Spark dataframe saveAsTable is using a single task

Question

We have a pipeline for which the initial stages are properly scalable - using several dozen workers apiece.

One of the last stages is

dataFrame.write.format(outFormat).mode(saveMode).
partitionBy(partColVals.map(_._1): _*).saveAsTable(tname)

For this stage we end up with a single worker. This clearly does not work for us - in fact the worker runs out of disk space - on top of being very slow.

Why would that command end up running on a single worker/single task only?

Update The output format was parquet. The number of partition columns did not affect the result (tried one column as well as several columns).

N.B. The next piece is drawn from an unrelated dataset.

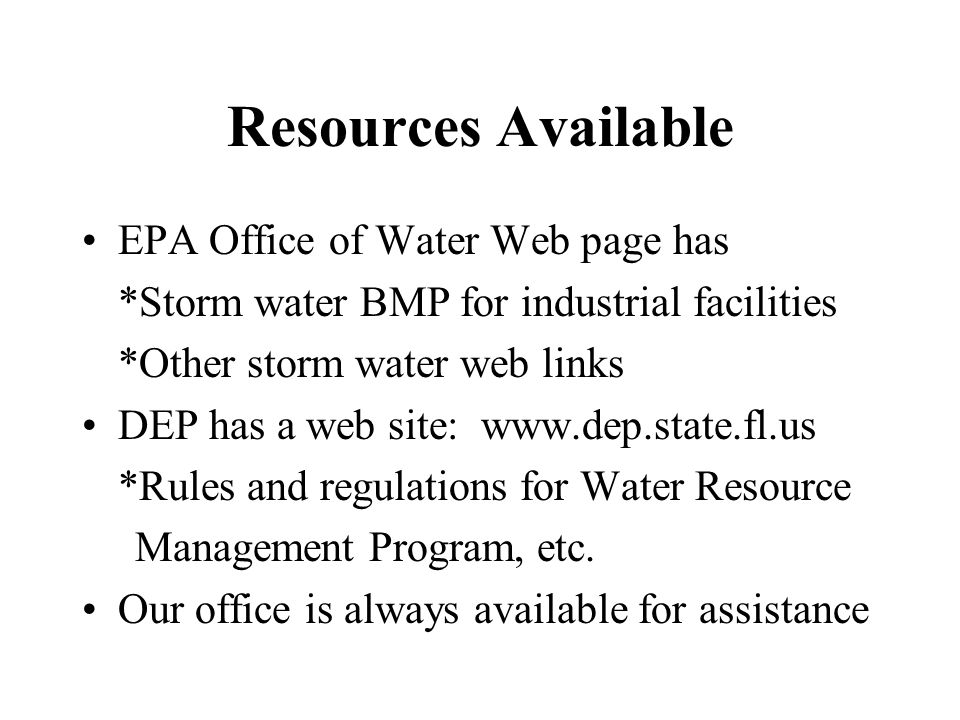 Resources Available EPA Office of Water Web page has *Storm water BMP for industrial facilities *Other storm water web links DEP has a web site: www.dep.state.fl.us *Rules and regulations for Water Resource Management Program, etc.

Another update None of the following conditions (as posited by an answer below) held:

coalesce or partitionBy statements
window / analytic functions
Dataset.limit
sql.shuffle.partitions

similar question and you only asked it https://stackoverflow.com/questions/51050272/achieve-concurrency-when-saving-to-a-partitioned-parquet-file — loneStar, Jul 12 '18 at 17:02

zero323 · Accepted Answer · 2018-07-13T19:49:25.493

The problem is unlikely to be related in any way to saveAsTable.

A single task in a stage indicates that the input data (Dataset or RDD) has only a one partition. This is contrast to cases where there are multiple tasks but one or more have significantly higher execution time, which normally correspond to partitions containing positively skewed keys. Also you should confound a single task scenario with low CPU utilization. The former is usually a result of insufficient IO throughput (high CPU wait times are the most obvious indication of that), but in rare cases can be traced to usage of shared objects with low level synchronization primitives.

Since standard data sources don't shuffle data on write (including cases where partitionBy and bucketBy options are used) it is safe to assume that data has been repartitioned somewhere in the upstream code. Usually it means that one of the following happened:

Data has been explicitly moved to a single partition using coalesce(1) or repartition(1).
Data has been implicitly moved to a single partition for example with:
- Dataset.limit
- Window function applications with window definition lacking PARTITION BY clause.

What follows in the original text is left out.